### GIVEN ENTRIES
────────────────
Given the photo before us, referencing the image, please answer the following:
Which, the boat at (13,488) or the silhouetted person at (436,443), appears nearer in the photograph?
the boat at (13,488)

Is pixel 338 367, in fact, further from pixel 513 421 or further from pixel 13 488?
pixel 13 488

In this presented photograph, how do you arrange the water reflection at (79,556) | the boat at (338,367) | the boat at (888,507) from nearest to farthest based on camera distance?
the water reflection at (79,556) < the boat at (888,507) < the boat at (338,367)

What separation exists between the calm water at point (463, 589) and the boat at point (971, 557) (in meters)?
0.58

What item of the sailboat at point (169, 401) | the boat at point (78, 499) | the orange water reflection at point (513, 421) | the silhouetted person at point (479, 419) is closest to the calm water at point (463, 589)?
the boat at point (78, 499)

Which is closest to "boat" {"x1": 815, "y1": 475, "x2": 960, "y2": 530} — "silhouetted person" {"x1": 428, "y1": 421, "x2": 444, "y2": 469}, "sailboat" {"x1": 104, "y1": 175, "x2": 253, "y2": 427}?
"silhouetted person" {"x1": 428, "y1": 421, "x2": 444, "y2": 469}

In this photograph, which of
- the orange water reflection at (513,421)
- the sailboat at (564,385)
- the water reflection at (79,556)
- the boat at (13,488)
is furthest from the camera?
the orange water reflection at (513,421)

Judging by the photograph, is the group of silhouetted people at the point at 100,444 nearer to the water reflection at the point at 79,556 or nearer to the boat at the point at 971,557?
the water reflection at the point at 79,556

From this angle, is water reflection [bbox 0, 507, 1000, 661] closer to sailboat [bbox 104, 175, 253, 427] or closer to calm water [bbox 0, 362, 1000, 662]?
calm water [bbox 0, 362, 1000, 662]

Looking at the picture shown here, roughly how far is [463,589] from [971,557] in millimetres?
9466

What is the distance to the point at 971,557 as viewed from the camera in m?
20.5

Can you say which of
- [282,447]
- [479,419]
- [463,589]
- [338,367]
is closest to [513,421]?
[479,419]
────────────────
### WHAT NEEDS TO BE DONE
Render the lines above, from the one containing "Can you say which of" through the last line inclusive, as a Markdown table with columns "Row" and "Line", numbering each row and skipping blank lines.

### RESULT FOR THIS TASK
| Row | Line |
|---|---|
| 1 | Can you say which of |
| 2 | - [282,447] |
| 3 | - [479,419] |
| 4 | - [463,589] |
| 5 | - [338,367] |
| 6 | is closest to [513,421]? |
| 7 | [479,419] |